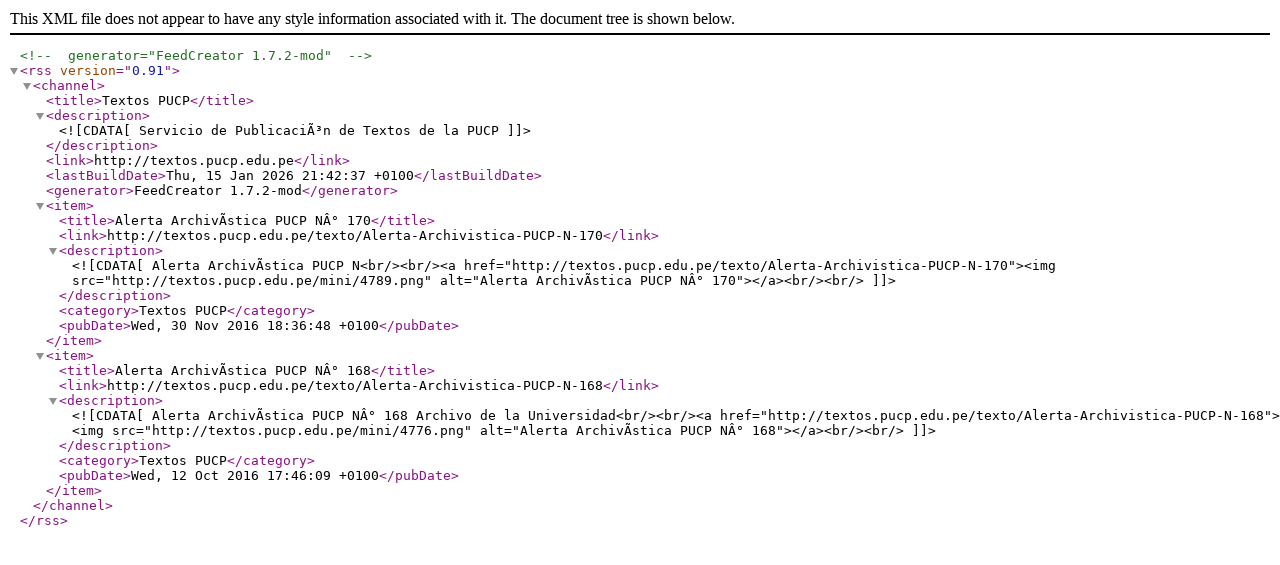

--- FILE ---
content_type: text/xml
request_url: http://textos.pucp.edu.pe/textos/rss_etiquetas/4248
body_size: 522
content:
<?xml version="1.0" encoding="ISO-8859-1"?>
<!-- generator="FeedCreator 1.7.2-mod" -->
<rss version="0.91">
    <channel>
        <title>Textos PUCP</title>
        <description><![CDATA[Servicio de PublicaciÃ³n de Textos de la PUCP]]></description>
        <link>http://textos.pucp.edu.pe</link>
        <lastBuildDate>Thu, 15 Jan 2026 21:42:37 +0100</lastBuildDate>
        <generator>FeedCreator 1.7.2-mod</generator>
        <item>
            <title>Alerta ArchivÃ­stica PUCP NÂ° 170</title>
            <link>http://textos.pucp.edu.pe/texto/Alerta-Archivistica-PUCP-N-170</link>
            <description><![CDATA[Alerta ArchivÃ­stica PUCP N<br/><br/><a href="http://textos.pucp.edu.pe/texto/Alerta-Archivistica-PUCP-N-170"><img src="http://textos.pucp.edu.pe/mini/4789.png" alt="Alerta ArchivÃ­stica PUCP NÂ° 170"></a><br/><br/>]]></description>
            <category>Textos PUCP</category>
            <pubDate>Wed, 30 Nov 2016 18:36:48 +0100</pubDate>
        </item>
        <item>
            <title>Alerta ArchivÃ­stica PUCP NÂ° 168</title>
            <link>http://textos.pucp.edu.pe/texto/Alerta-Archivistica-PUCP-N-168</link>
            <description><![CDATA[Alerta ArchivÃ­stica PUCP NÂ° 168 Archivo de la Universidad<br/><br/><a href="http://textos.pucp.edu.pe/texto/Alerta-Archivistica-PUCP-N-168"><img src="http://textos.pucp.edu.pe/mini/4776.png" alt="Alerta ArchivÃ­stica PUCP NÂ° 168"></a><br/><br/>]]></description>
            <category>Textos PUCP</category>
            <pubDate>Wed, 12 Oct 2016 17:46:09 +0100</pubDate>
        </item>
    </channel>
</rss>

**Prompt**.
Exact copy, no pictures: reproduce the whole listing above.

**Answer box**.
--- FILE ---
content_type: text/xml
request_url: http://textos.pucp.edu.pe/textos/rss_etiquetas/4248
body_size: 522
content:
<?xml version="1.0" encoding="ISO-8859-1"?>
<!-- generator="FeedCreator 1.7.2-mod" -->
<rss version="0.91">
    <channel>
        <title>Textos PUCP</title>
        <description><![CDATA[Servicio de PublicaciÃ³n de Textos de la PUCP]]></description>
        <link>http://textos.pucp.edu.pe</link>
        <lastBuildDate>Thu, 15 Jan 2026 21:42:37 +0100</lastBuildDate>
        <generator>FeedCreator 1.7.2-mod</generator>
        <item>
            <title>Alerta ArchivÃ­stica PUCP NÂ° 170</title>
            <link>http://textos.pucp.edu.pe/texto/Alerta-Archivistica-PUCP-N-170</link>
            <description><![CDATA[Alerta ArchivÃ­stica PUCP N<br/><br/><a href="http://textos.pucp.edu.pe/texto/Alerta-Archivistica-PUCP-N-170"><img src="http://textos.pucp.edu.pe/mini/4789.png" alt="Alerta ArchivÃ­stica PUCP NÂ° 170"></a><br/><br/>]]></description>
            <category>Textos PUCP</category>
            <pubDate>Wed, 30 Nov 2016 18:36:48 +0100</pubDate>
        </item>
        <item>
            <title>Alerta ArchivÃ­stica PUCP NÂ° 168</title>
            <link>http://textos.pucp.edu.pe/texto/Alerta-Archivistica-PUCP-N-168</link>
            <description><![CDATA[Alerta ArchivÃ­stica PUCP NÂ° 168 Archivo de la Universidad<br/><br/><a href="http://textos.pucp.edu.pe/texto/Alerta-Archivistica-PUCP-N-168"><img src="http://textos.pucp.edu.pe/mini/4776.png" alt="Alerta ArchivÃ­stica PUCP NÂ° 168"></a><br/><br/>]]></description>
            <category>Textos PUCP</category>
            <pubDate>Wed, 12 Oct 2016 17:46:09 +0100</pubDate>
        </item>
    </channel>
</rss>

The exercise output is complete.